Researchers from the University of Pennsylvania plan to use single-cell transcriptome sequencing and functional genomics technology to study transcriptome variability in cardiac cells and neurons.
The team recently won a five-year, $10 million grant from the National Institutes of Health for the project, under the NIH's Single Cell Analysis Program. The Penn team is one of three groups that were awarded funding under the program.
The University of California, San Diego, is leading a project that will using single-cell transcriptome sequencing to construct a 3D map of gene activity in the human brain (IS 11/27/2012), and the University of Southern California is spearheading a project that will use single-cell RNA-seq to study how neuronal stimulation leads to changes in gene expression.
The Penn project is being led by Jim Eberwine and Junhyong Kim, codirectors of the Penn Genomic Frontiers Institute, and the goal is to characterize transcriptome variability, including the types of transcripts and their abundance, from heart and brain cells.
The team is working in conjunction with Sean Grady, chairman of neurosurgery at Penn's Perelman School of Medicine; Jai-Yoon Sul, assistant professor of pharmacology also at the Perelman School of Medicine; Tamas Bartfai at the Scripps Research Institute; and Bernhard Kuhn, assistant professor of pediatrics at Boston Children's Hospital.
Eberwine told In Sequence that the team will analyze thousands of cells that have been harvested from patients who have to undergo either neurosurgery or heart surgery. It's important to study the transcriptomes of cells in their natural environment because gene expression may be different in cells grown in culture, or cells that have been preserved, he said.
The lab has developed a linear RNA amplification process that does not use PCR. Eliminating PCR is "particularly critical for transcriptome work if you want to assess relative or absolute abundance of transcripts," Eberwine said. With PCR-based techniques, any error is exponentially amplified, as opposed to linearly amplified, so that some transcripts amplify better than others, skewing analysis.
The linear RNA amplification technique is available as a commercial kit, called TargetAmp, from Illumina's Epicentre business.
Sequencing will be done on the Illumina HiSeq 2500 once the lab's HiSeq 2000 is upgraded, and the researchers will multiplex between three and eight cells per lane in order to achieve 20x coverage of each transcriptome.
After sequencing, the researchers will use algorithms and computational methods that they have developed to analyze the transcriptomes and identify transcripts for further study.
Then, after identifying the most interesting transcripts, the researchers will develop mixtures with varying ratios of transcripts and inject them into cells of the same type and cells of different types to see how the different ratios impact phenotype.
For this part of the project, the researchers developed a technique called transcriptome-induced phenotype remodeling, or TIPeR, an RNA reprogramming technology that enables transcripts to be moved between live cells.
"The idea is that on those RNAs that are defined by our algorithms as the ones of interest, what are they doing when you transfer them into another cardiac cell and change their ratios, and what happens when you take them in the variability ratio and put them into a cell where their ratios might be completely different," said Eberwine.

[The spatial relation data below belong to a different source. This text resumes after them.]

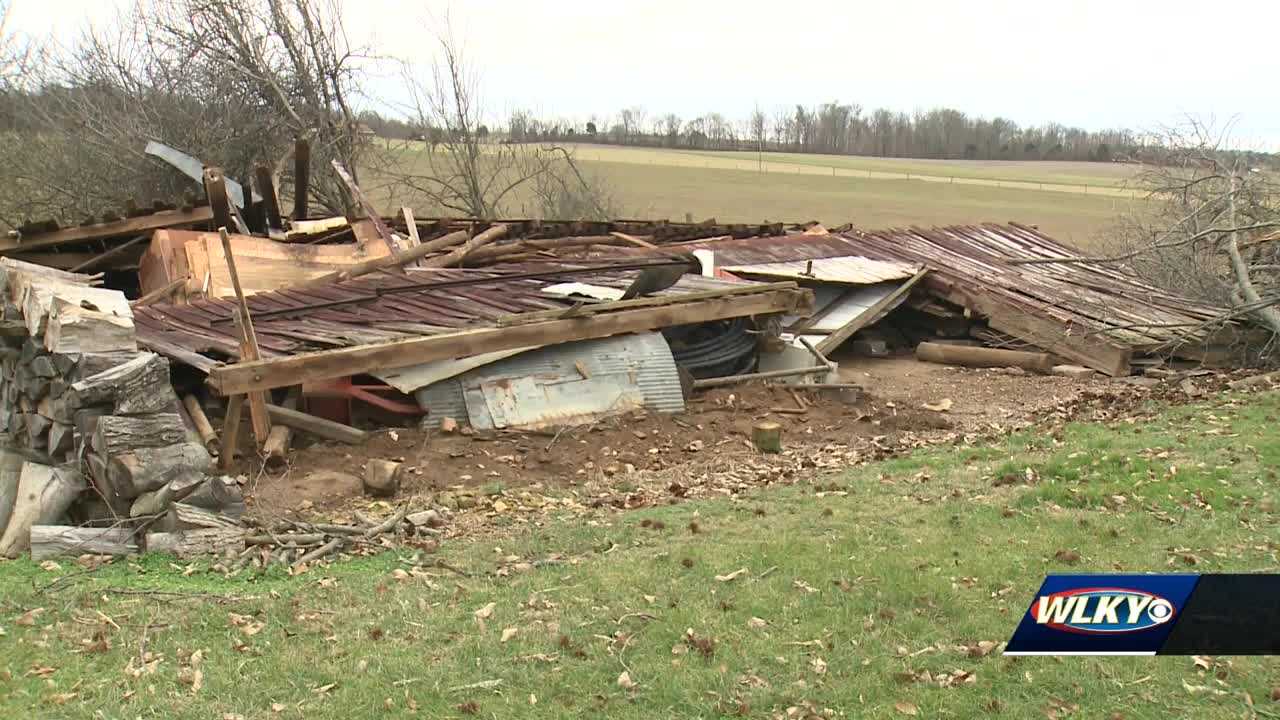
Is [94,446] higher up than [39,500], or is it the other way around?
[94,446]

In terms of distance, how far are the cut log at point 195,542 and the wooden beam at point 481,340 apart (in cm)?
168

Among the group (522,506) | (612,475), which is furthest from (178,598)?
(612,475)

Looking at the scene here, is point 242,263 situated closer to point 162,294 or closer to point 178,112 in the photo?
point 162,294

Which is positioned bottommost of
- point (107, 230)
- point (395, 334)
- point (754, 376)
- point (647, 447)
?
point (647, 447)

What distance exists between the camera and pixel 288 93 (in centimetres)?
2084

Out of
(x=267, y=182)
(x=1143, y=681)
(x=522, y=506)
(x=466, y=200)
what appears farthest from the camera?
(x=466, y=200)

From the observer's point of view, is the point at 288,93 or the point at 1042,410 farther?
the point at 288,93

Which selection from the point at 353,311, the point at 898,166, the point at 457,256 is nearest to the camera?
the point at 353,311

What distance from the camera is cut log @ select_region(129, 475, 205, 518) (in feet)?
20.3

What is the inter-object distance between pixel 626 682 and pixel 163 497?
138 inches

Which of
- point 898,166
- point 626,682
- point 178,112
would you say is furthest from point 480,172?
point 898,166

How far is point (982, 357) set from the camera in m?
13.7

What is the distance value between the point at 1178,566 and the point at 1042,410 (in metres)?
5.65

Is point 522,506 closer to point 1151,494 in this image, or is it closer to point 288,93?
point 1151,494
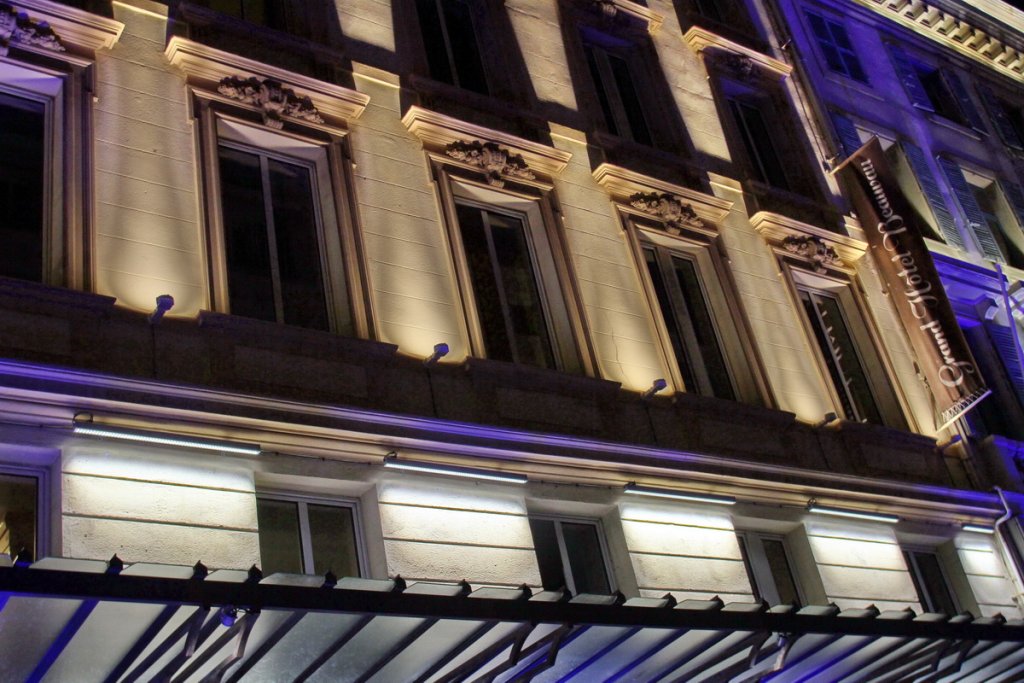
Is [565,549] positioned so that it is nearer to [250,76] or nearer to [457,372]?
[457,372]

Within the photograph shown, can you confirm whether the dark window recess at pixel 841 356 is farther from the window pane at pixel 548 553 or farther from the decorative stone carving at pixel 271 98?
the decorative stone carving at pixel 271 98

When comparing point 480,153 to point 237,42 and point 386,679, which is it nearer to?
point 237,42

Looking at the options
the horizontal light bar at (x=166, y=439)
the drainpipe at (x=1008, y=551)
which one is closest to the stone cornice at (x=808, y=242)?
the drainpipe at (x=1008, y=551)

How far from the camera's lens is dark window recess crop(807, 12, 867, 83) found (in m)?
20.3

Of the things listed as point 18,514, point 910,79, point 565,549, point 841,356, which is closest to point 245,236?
point 18,514

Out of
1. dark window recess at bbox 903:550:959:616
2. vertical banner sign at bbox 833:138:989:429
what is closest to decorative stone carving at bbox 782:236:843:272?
vertical banner sign at bbox 833:138:989:429

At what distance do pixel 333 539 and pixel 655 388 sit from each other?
4099 mm

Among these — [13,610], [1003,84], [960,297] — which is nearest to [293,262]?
[13,610]

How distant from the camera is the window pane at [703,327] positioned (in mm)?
13623

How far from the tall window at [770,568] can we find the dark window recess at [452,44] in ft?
20.7

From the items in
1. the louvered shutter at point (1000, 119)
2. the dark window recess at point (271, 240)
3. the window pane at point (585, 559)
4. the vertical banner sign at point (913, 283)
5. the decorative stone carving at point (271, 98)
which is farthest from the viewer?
the louvered shutter at point (1000, 119)

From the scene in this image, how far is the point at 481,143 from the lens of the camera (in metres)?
13.0

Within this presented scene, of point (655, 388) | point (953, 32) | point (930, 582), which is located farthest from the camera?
point (953, 32)

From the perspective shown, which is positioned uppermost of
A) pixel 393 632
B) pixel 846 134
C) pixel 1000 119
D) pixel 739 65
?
pixel 1000 119
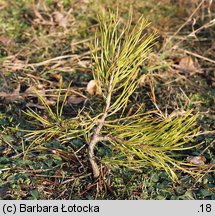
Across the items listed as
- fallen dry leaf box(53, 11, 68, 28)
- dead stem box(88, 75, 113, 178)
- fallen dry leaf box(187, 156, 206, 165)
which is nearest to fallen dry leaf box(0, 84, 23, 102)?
dead stem box(88, 75, 113, 178)

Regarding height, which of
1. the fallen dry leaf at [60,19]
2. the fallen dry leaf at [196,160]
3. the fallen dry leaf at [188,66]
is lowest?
the fallen dry leaf at [196,160]

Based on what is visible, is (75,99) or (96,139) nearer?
(96,139)

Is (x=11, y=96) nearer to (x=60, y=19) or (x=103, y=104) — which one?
(x=103, y=104)

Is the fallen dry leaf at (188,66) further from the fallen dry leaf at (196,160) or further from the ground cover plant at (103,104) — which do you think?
the fallen dry leaf at (196,160)

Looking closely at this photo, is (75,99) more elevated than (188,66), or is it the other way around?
(188,66)

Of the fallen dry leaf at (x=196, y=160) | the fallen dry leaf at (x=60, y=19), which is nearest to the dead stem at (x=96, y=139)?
the fallen dry leaf at (x=196, y=160)

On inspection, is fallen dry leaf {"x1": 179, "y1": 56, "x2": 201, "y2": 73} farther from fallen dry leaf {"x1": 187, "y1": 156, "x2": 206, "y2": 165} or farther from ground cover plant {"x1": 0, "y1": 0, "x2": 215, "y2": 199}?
fallen dry leaf {"x1": 187, "y1": 156, "x2": 206, "y2": 165}

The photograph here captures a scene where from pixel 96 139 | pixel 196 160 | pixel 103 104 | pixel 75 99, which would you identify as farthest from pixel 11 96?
pixel 196 160

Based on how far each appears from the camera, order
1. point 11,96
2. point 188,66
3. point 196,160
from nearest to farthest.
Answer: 1. point 196,160
2. point 11,96
3. point 188,66
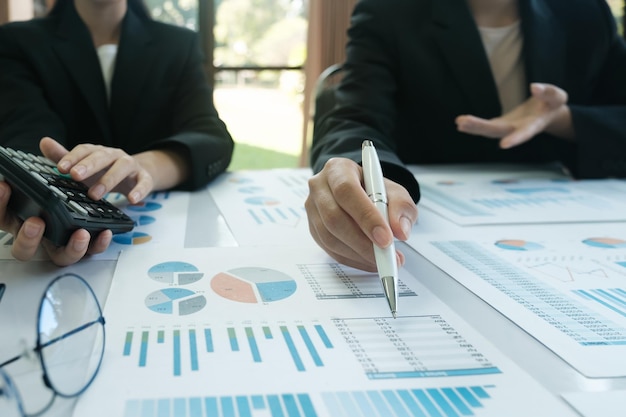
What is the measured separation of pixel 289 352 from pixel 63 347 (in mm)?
140

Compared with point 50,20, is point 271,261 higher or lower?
lower

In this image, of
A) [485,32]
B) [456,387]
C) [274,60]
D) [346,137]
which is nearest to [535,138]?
[485,32]

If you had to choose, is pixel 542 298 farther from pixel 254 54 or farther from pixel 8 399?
pixel 254 54

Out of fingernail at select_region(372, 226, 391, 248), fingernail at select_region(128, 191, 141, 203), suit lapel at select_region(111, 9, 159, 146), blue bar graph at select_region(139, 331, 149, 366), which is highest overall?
suit lapel at select_region(111, 9, 159, 146)

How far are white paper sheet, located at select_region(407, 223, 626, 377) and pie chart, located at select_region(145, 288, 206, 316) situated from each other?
235mm

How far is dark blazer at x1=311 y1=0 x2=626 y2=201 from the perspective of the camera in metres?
1.07

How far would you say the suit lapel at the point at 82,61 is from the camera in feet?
3.39

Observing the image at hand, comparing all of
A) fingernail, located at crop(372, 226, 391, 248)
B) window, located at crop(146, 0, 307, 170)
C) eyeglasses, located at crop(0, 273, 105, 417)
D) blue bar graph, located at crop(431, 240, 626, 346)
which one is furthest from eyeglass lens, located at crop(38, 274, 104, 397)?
window, located at crop(146, 0, 307, 170)

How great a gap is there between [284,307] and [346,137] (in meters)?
0.44

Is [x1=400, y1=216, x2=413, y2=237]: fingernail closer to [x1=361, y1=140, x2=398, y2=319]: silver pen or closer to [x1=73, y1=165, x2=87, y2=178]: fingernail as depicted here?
[x1=361, y1=140, x2=398, y2=319]: silver pen

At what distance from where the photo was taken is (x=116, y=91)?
1.08 meters

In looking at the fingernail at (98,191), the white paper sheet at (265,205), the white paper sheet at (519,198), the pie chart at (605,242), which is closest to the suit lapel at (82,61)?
the white paper sheet at (265,205)

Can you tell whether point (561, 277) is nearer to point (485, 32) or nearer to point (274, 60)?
point (485, 32)

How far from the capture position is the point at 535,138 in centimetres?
113
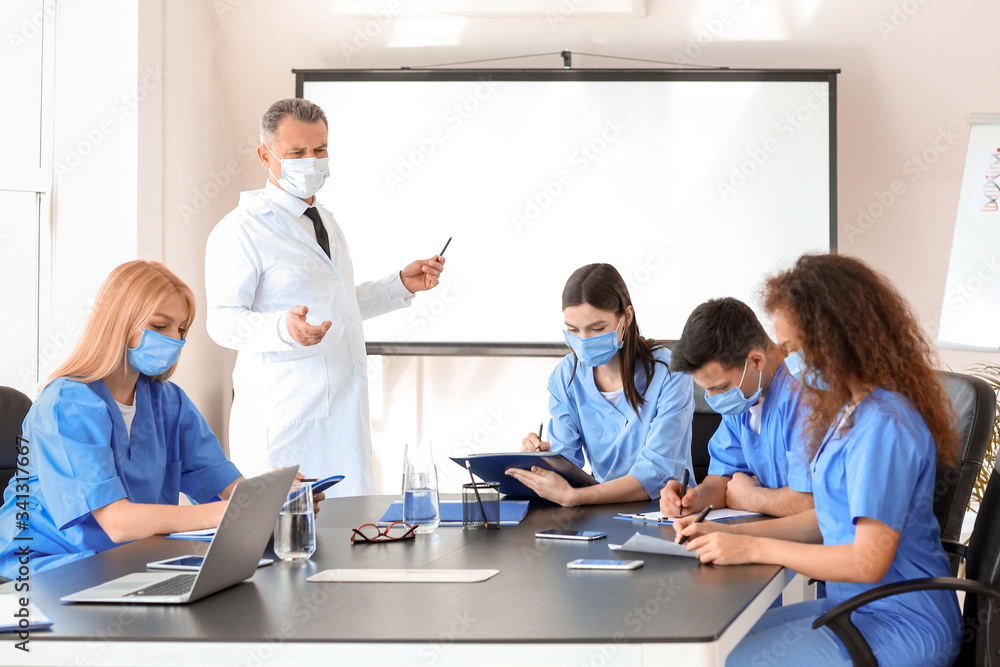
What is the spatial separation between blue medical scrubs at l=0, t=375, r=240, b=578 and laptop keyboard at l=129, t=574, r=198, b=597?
0.44 metres

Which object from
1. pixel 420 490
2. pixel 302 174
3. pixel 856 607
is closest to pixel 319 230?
pixel 302 174

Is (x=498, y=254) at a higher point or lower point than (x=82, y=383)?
higher

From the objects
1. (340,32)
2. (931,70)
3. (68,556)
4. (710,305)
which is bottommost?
(68,556)

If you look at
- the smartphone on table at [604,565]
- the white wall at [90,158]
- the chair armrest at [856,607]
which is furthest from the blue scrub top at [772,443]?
the white wall at [90,158]

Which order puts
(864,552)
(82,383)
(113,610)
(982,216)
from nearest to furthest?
(113,610), (864,552), (82,383), (982,216)

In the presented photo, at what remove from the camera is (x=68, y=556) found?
1747 millimetres

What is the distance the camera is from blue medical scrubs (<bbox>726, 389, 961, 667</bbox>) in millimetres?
1519

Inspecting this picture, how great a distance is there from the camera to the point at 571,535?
5.75 feet

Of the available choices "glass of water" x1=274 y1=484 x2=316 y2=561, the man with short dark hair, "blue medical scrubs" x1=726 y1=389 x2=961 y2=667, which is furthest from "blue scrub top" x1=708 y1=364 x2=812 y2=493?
"glass of water" x1=274 y1=484 x2=316 y2=561

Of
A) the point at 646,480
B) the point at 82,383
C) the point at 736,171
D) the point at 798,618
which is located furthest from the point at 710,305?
the point at 736,171

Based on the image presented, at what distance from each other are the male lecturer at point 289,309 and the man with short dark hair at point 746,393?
115 cm

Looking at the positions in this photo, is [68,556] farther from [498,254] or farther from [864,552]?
[498,254]

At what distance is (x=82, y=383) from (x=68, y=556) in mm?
341

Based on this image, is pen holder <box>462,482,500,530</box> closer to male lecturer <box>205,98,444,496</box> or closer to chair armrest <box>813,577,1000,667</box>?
chair armrest <box>813,577,1000,667</box>
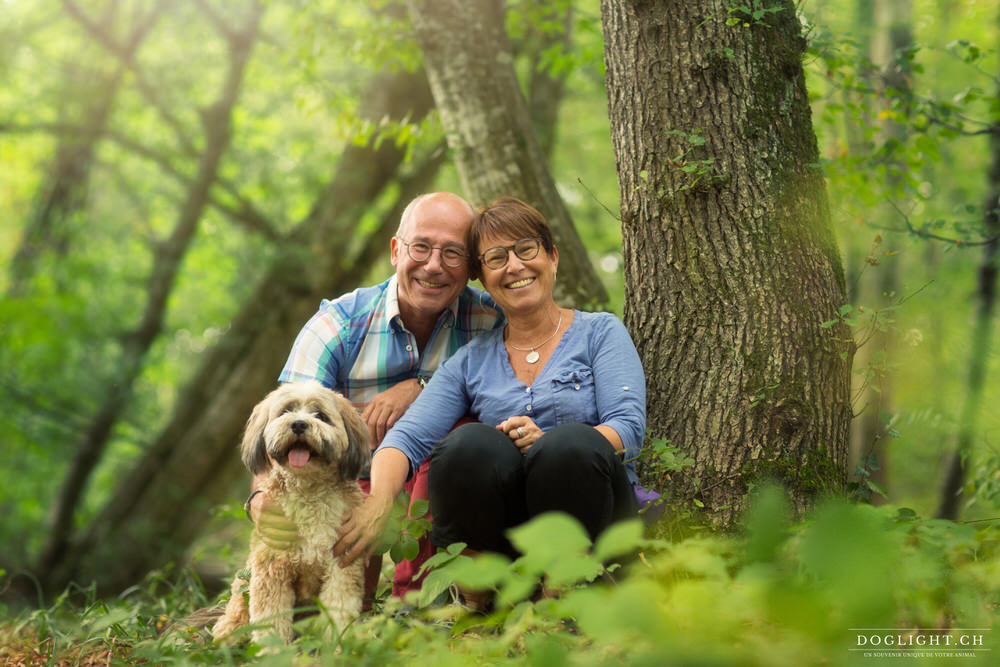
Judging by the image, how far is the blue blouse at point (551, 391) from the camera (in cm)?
278

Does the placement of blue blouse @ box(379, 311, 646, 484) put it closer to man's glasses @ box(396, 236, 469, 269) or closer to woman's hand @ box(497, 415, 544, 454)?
woman's hand @ box(497, 415, 544, 454)

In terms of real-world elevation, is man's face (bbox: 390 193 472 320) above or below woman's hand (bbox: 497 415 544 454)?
above

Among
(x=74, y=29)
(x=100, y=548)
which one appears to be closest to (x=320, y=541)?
(x=100, y=548)

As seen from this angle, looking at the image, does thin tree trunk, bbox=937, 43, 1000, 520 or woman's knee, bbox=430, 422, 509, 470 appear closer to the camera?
woman's knee, bbox=430, 422, 509, 470

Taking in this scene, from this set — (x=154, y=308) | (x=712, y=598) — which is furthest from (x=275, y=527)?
(x=154, y=308)

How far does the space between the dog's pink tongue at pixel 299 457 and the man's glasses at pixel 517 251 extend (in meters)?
1.03

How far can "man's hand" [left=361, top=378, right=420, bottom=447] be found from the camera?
128 inches

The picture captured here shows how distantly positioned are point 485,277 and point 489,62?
2.20 metres

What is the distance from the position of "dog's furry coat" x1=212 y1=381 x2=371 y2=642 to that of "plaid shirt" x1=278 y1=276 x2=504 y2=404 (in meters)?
0.34

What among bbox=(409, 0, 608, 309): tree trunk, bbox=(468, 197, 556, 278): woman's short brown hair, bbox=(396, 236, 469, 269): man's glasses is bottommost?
bbox=(396, 236, 469, 269): man's glasses

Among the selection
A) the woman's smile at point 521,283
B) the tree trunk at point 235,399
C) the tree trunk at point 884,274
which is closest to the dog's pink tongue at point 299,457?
the woman's smile at point 521,283

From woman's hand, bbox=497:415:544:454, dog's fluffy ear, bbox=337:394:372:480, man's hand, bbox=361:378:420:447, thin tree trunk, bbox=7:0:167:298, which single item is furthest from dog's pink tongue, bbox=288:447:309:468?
thin tree trunk, bbox=7:0:167:298

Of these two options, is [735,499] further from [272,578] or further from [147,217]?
[147,217]

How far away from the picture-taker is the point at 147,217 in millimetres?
12562
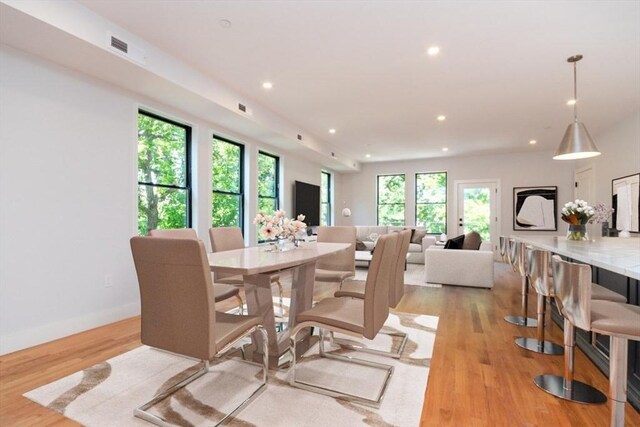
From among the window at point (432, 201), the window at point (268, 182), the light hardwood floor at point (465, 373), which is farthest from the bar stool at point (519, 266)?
the window at point (432, 201)

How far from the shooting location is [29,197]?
2732 millimetres

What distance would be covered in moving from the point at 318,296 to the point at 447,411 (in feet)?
8.87

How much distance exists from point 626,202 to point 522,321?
335cm

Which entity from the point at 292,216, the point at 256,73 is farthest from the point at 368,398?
the point at 292,216

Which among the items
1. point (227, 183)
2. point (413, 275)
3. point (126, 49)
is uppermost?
point (126, 49)

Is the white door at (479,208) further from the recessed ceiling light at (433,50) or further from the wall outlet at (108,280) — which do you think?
the wall outlet at (108,280)

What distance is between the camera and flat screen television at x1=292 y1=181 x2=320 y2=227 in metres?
7.04

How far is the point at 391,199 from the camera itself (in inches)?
376

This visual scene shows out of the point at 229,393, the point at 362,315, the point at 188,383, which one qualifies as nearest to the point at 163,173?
the point at 188,383

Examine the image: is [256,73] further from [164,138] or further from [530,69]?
[530,69]

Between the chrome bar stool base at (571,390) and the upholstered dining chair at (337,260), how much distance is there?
1594 millimetres

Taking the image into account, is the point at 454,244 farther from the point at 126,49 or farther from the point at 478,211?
the point at 126,49

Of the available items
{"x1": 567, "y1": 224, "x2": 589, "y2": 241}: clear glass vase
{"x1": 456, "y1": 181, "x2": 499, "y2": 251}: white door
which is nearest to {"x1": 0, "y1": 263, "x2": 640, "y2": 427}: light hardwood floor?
{"x1": 567, "y1": 224, "x2": 589, "y2": 241}: clear glass vase

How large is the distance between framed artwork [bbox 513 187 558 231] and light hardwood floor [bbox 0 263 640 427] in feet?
17.3
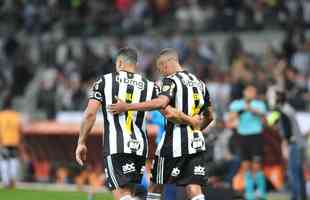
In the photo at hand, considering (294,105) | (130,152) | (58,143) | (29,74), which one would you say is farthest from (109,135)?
(29,74)

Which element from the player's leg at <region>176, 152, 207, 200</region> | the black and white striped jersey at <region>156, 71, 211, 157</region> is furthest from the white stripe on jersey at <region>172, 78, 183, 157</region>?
the player's leg at <region>176, 152, 207, 200</region>

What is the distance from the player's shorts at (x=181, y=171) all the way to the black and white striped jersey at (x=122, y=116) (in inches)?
13.7

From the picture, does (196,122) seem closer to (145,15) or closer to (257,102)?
(257,102)

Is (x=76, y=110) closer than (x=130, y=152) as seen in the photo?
No

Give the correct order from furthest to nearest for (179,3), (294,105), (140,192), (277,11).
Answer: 1. (179,3)
2. (277,11)
3. (294,105)
4. (140,192)

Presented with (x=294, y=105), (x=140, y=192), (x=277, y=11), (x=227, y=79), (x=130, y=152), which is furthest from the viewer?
(x=277, y=11)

The process will be done for both heart and brain cells. The project will initially focus on normal, healthy cells, said Eberwine, in order to characterize the phenotype of normal cells and to see how transcriptome variation impacts that phenotype. The team will make use of proteomics, transcriptomics, and functional assays that measure calcium uptake and electrophysiology to characterize the cells' phenotypes.
"We hope to characterize the normal phenotype of the cells very carefully and then by changing these variable genes, [determine what] we do to that phenotype," Eberwine said.
One potential outcome is that as the transcript makeup is changed, cells could develop a phenotype that is "reminiscent of a particular disease state," in which case the team could then study cells from that particular disease and see how changes to the transcriptome impact phenotype, he added.
Eberwine said that over the first year, all the methods and procedures will be tested and validated, and the team will start generating sequence data. Additionally, the researchers plan to set up a database with all the transcript data that will be freely accessible.